19. The data center of claim 18, wherein the first network interconnection device is to send another transmission to the subsequent network interconnection device, and the first network interconnection device further comprises:
a watchdog timer to detect an error if another acknowledgement signal is not received in response to the other transmission by the first network interconnection device within a time period based at least in part on the other channel latency.
20. The data center of claim 19, wherein the first network interconnection device is to resend at least one data packet of the other transmission from the output port to the subsequent network interconnection device when the error is detected.

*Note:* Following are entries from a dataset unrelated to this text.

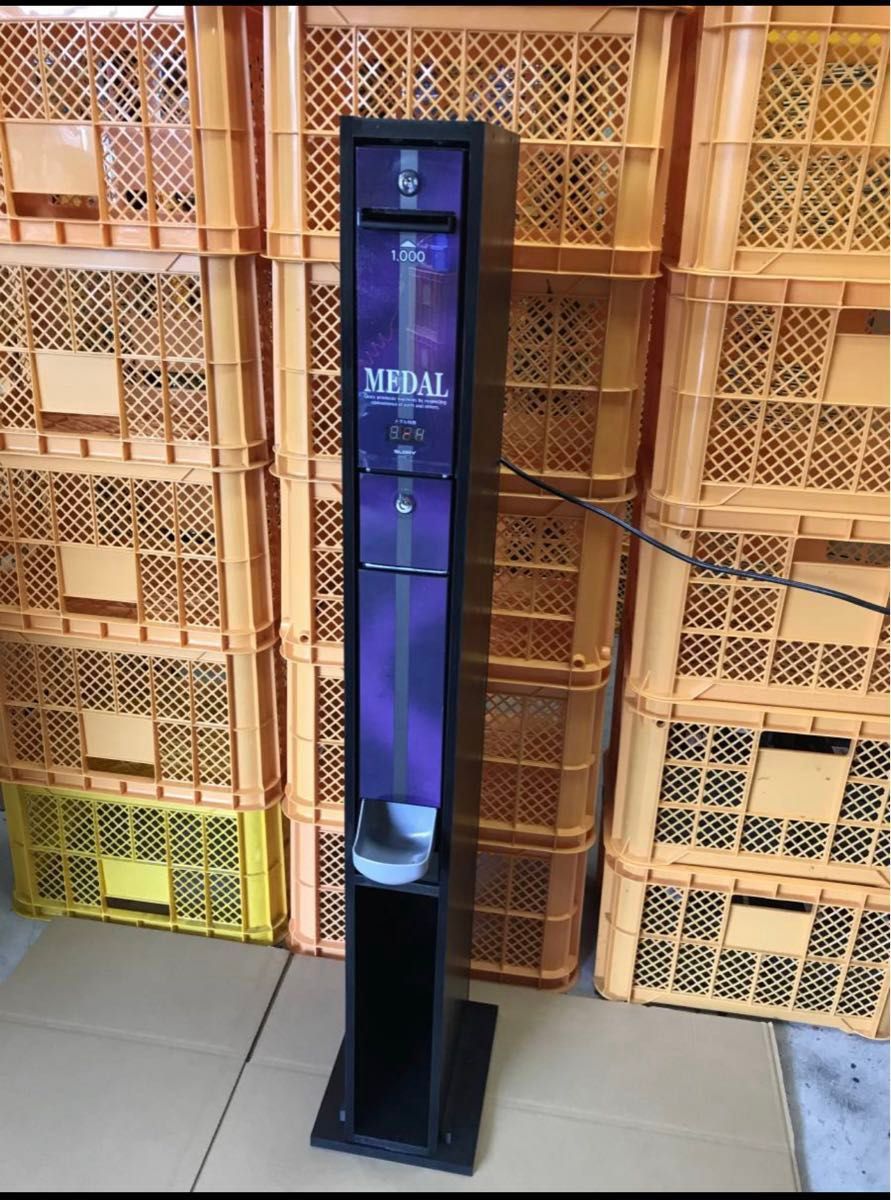 両替機 EMS-7 架台付 1000円→100円×10枚 取説付｜Yahoo!フリマ（旧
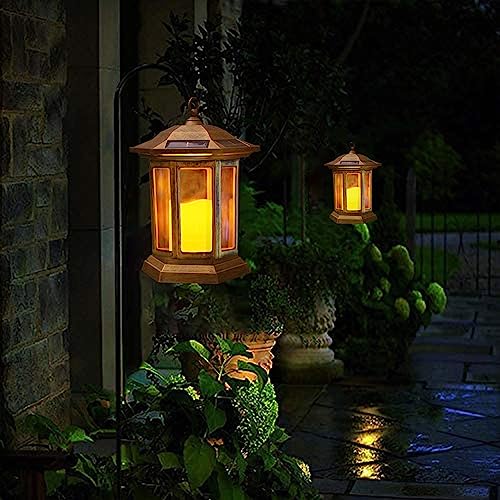 Solar Lantern Outdoor (Copper candle)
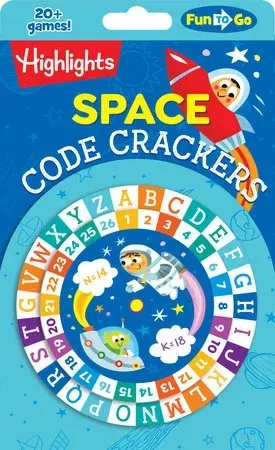 Highlights: Space Code Crackers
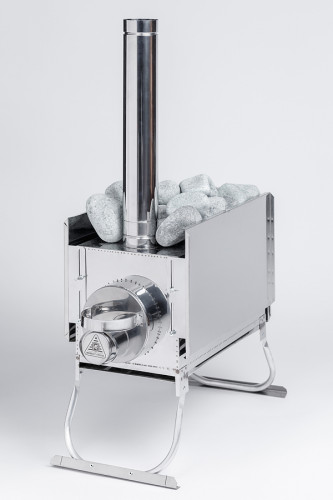 Печь Инвент экономка средняя с регулирующимися экранами в сумке в Оренбурге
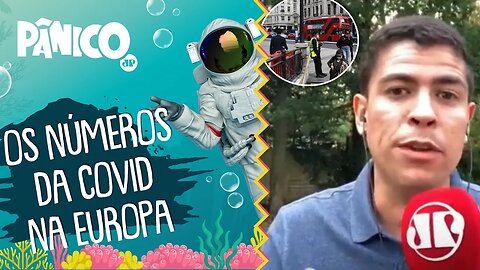 Ulisses Neto fala sobre situação da INGLATERRA em meio a pandemia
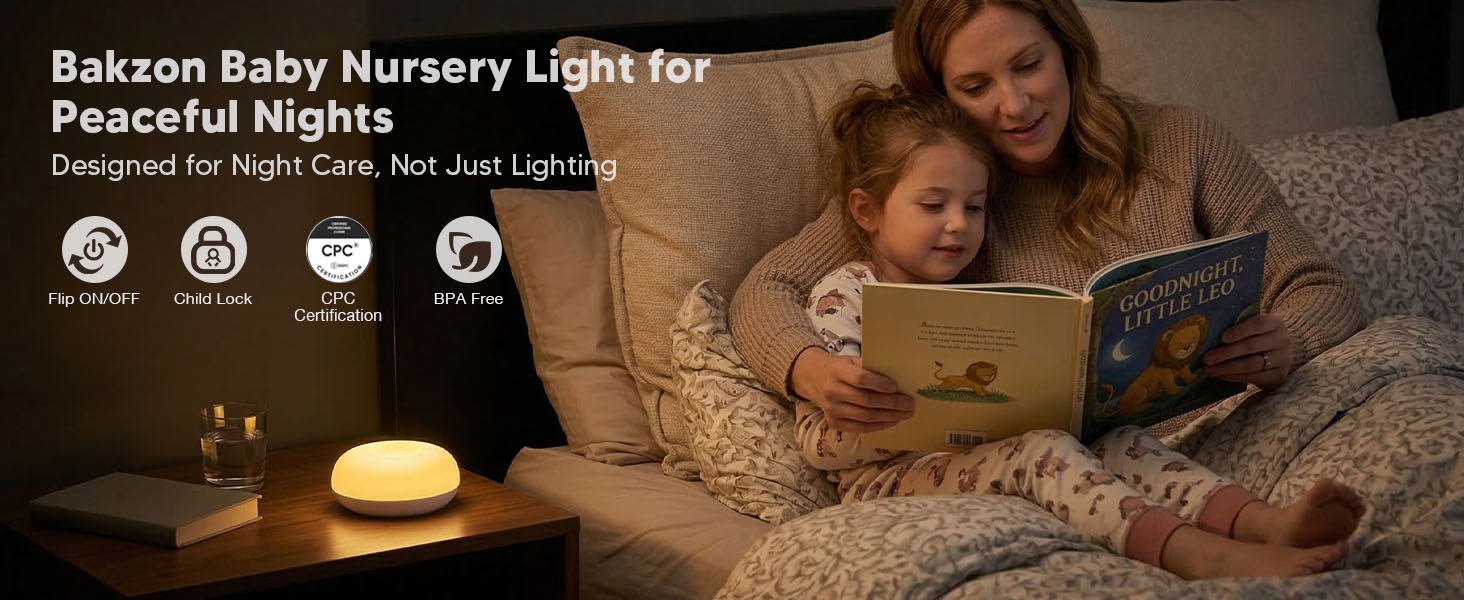 night light for baby nursery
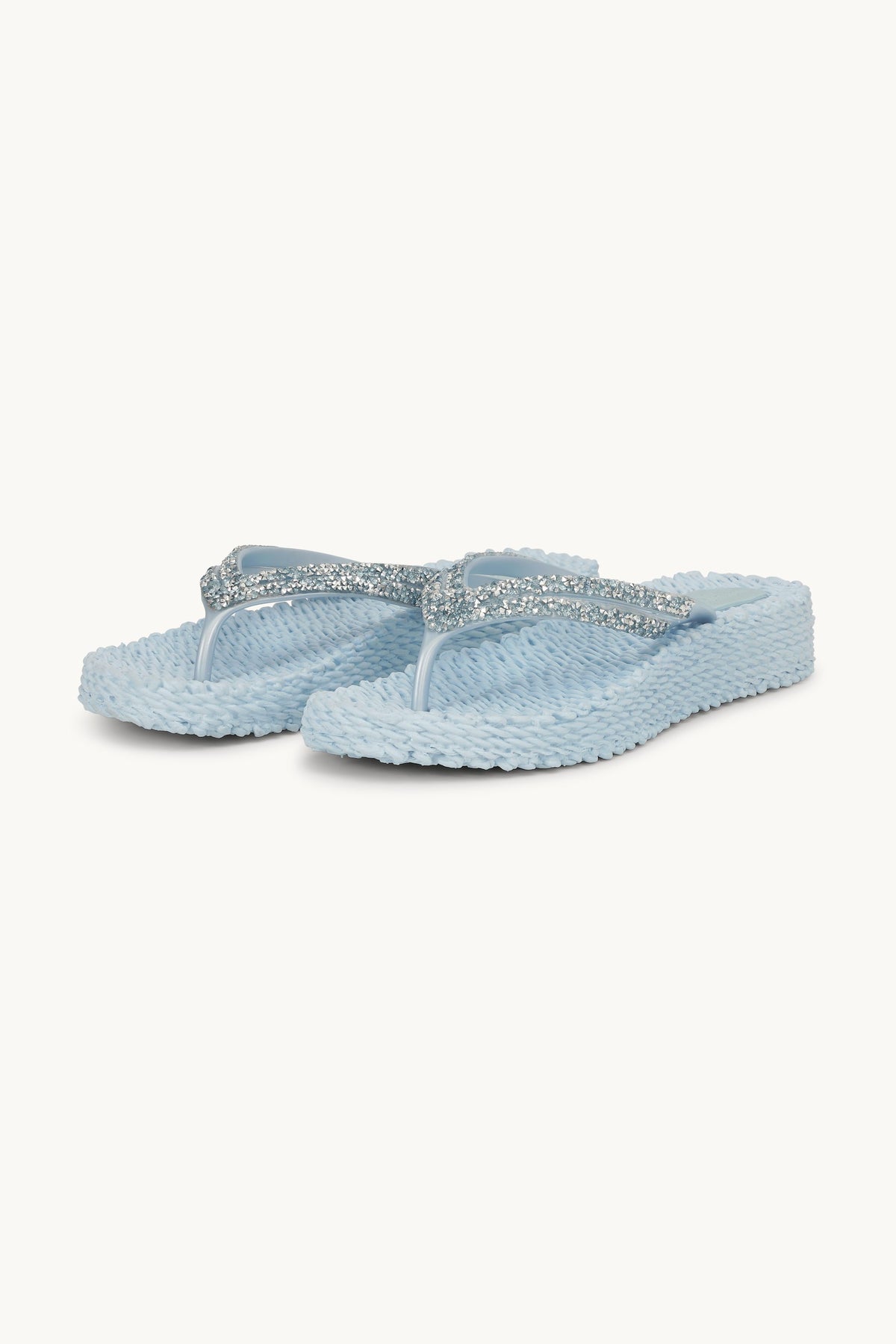 Platform Klipklapper Glimmersten - Blue Bell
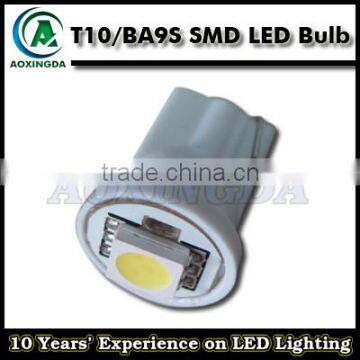 T10 194 wedge 1SMD 5050 LED bulb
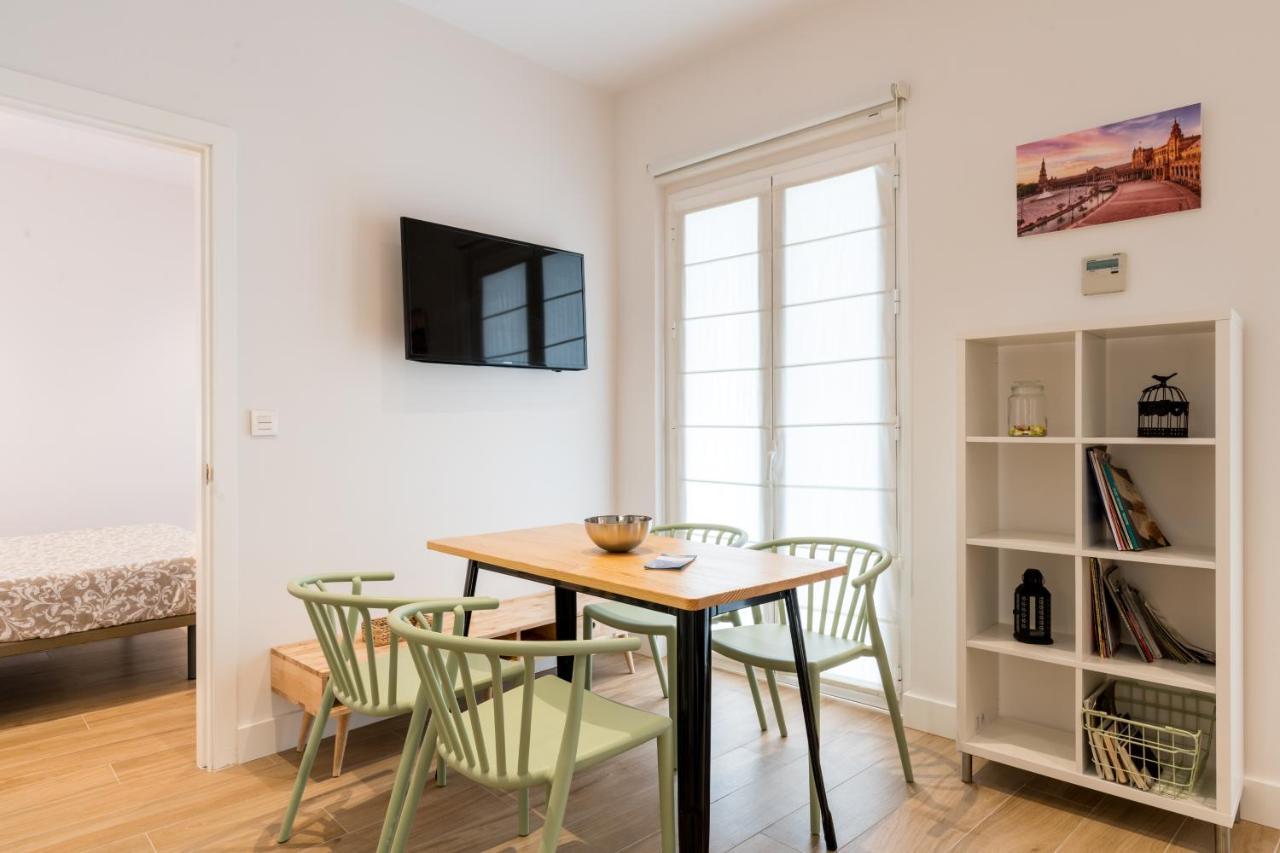 Santa Barbara Central Suites, Sevilla Dış mekan fotoğraf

21. The data center of claim 19, wherein the first network interconnection device is to resend at least one data packet of the other transmission using an alternate output port when the error is detected.
22. The data center of claim 21, wherein the first network interconnection device is to resend at least one data packet of the other transmission using the alternate output port when the error is detected after attempting to resend the least one data packet of the other transmission to the subsequent network interconnection device a predetermined number of times using the output port.
23. The data center of claim 22, wherein the first network interconnection device is to resend at least one data packet of the other transmission to a different subsequent network interconnection device using an alternate output port when the error is detected.
24. The data center of claim 15 for use with a plurality of network channels to connect the first network interconnection device to a plurality of subsequent network interconnection devices, wherein the first network interconnection device comprises:
the latency timer is to determine a plurality of channel latencies corresponding to the plurality of network channels by transmitting a data packet over each of the plurality of network channels to the plurality of subsequent network interconnection devices and receiving a plurality of acknowledgement signals from the plurality of subsequent network interconnection devices;
implement a respective channel buffer for each of the plurality of network channels based at least in part on a respective one of the plurality of channel latencies;
implement a respective watchdog timer for each of the plurality of network channels to detect an error if another acknowledgement signal is not received over the particular network channel in response to the other transmission within a time period based on one of the plurality of channel latencies corresponding to the particular network channel; and
send another transmission to a particular one of the plurality of subsequent network interconnection devices over a particular one of the plurality of network channels using the respective watchdog timer for the particular one of the plurality of network channels.
25. The data center of claim 24, wherein a buffer size of the different channel buffer for each of the plurality of network channels is determined at least in part on a physical length of the respective network channel.